=== TAREFA PROPOSTA A ===
No texto sobre o censo agropecuário, qual é a parcela da área total das unidades concentrada pelas propriedades com mais de mil hectares?
=== TAREFA PROPOSTA B ===
Transcreva literalmente o trecho do texto sobre o censo agropecuário que começa em "Para especialista, há" e segue até "total de unidades.".

=== TRECHO DA PÁGINA ===
● ● ●

Para pesquisador, censo do IBGE mostra falta de política de soberania alimentar

Para especialista, há 'inexistência' de reforma agrária. Condições dadas ao agronegócio são sempre superiores às recebidas pelas pequenas propriedades, justificando que nada tenha sido alterado em duas décadas

A conclusão de que a desigualdade na distribuição de terras atual é a mesma existente há 20 anos mostra o fracasso das tentativas de reforma agrária realizadas no país. De acordo com o Censo Agropecuário, divulgado nesta quarta-feira (30) pelo Instituto Brasileiro de Geografia e Estatística (IBGE), as propriedades com mais de mil hectares, que representam apenas 1% do total de estabelecimentos rurais, concentram 43% da área total de unidades.

Ariovaldo Umbelino de Oliveira, professor titular de Reforma Agrária do departamento de Geografia da Universidade de São Paulo (USP), lembra, em conversa com a Rede Brasil Atual que a reforma agrária nunca chegou a ser uma política pública dos governos da redemocratização. Ele inclui na lista de José Sarney a Luiz Inácio Lula da Silva, passando por Fernando Collor, Itamar Franco e Fernando Henrique Cardoso. “Quem pressionou para que fosse política pública foram os movimentos sociais. Como os movimentos estão em um período de refluxo da ação política, não há assentamento de reforma agrária”, afirma.

O estudo do IBGE, que revela dados relativos a 2006, mostra que a região Nordeste continua com a maior concentração fundiária, especialmente pelo histórico colonial de grandes propriedades para cana-de-açúcar e pecuária.

Dados da pesquisa
(veja a análise completa na página do IBGE):

– Criação de bovinos é a atividade principal mais comum dos estabelecimentos agropecuários, com 30% de presença.

– Pastagens plantadas tiveram expansão principalmente na região Norte, concentrada nos estados de Rondônia e Pará

– Mais de 80% dos produtores agropecuários são analfabetos ou não concluíram o ensino fundamental. Apenas 3% têm nível superior completo. Entre os trabalhadores, um em cada três é analfabeto e há mais de um milhão de crianças e adolescentes empregados em situação irregular

– Apesar da expansão da soja em área, o algodão teve o maior aumento de produção em dez anos, 188,6%, chegando a 2,4 milhões de toneladas

Marilene Nascimento Melo, pesquisadora na área de segurança alimentar, considera que persiste no Nordeste a lógica de que a terra significa poder, inclusive na troca de favores políticos. Ela aponta que, além da necessidade de reforma agrária, falta atacar os fatores que levam à concentração fundiária. “As condições dadas ao agronegócio do ponto de vista de recursos são incomparáveis à falta de condições dos pequenos produtores”, pondera.

Os dados do IBGE comprovam a concentração de recursos. As propriedades com mais de mil hectares receberam 43,6% da injeção de financiamentos no setor agrícola em 2006, mesmo representando apenas 0,9% dos pedidos. Entre os que decidiram não pedir financiamento, a esmagadora maioria são pequenos proprietários que apontam como motivos a falta de necessidade, o medo de contrair dívidas e o empecilho da burocracia.

● ● ●

=== DADOS FORNECIDOS ===
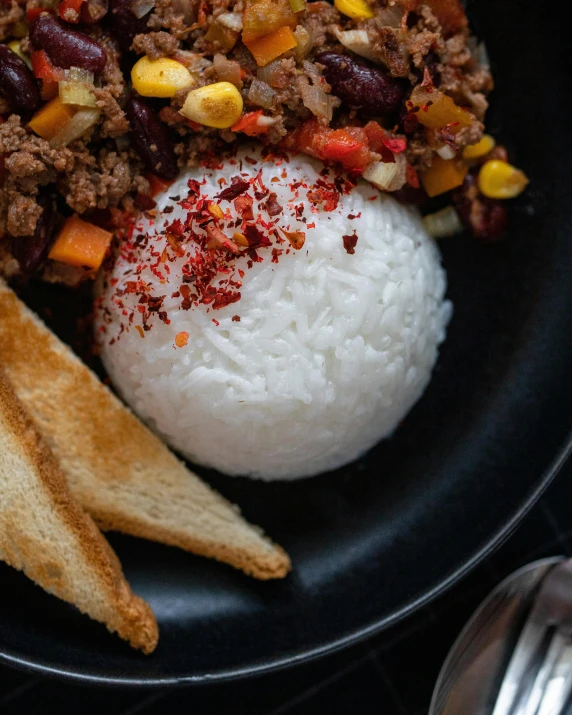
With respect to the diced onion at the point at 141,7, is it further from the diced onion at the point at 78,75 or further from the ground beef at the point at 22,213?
the ground beef at the point at 22,213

● ● ●

=== RESULTADO A ===
Essas propriedades concentram 43% da área total.

=== RESULTADO B ===
Para especialista, há 'inexistência' de reforma agrária. Condições dadas ao agronegócio são sempre superiores às recebidas pelas pequenas propriedades, justificando que nada tenha sido alterado em duas décadas

A conclusão de que a desigualdade na distribuição de terras atual é a mesma existente há 20 anos mostra o fracasso das tentativas de reforma agrária realizadas no país. De acordo com o Censo Agropecuário, divulgado nesta quarta-feira (30) pelo Instituto Brasileiro de Geografia e Estatística (IBGE), as propriedades com mais de mil hectares, que representam apenas 1% do total de estabelecimentos rurais, concentram 43% da área total de unidades.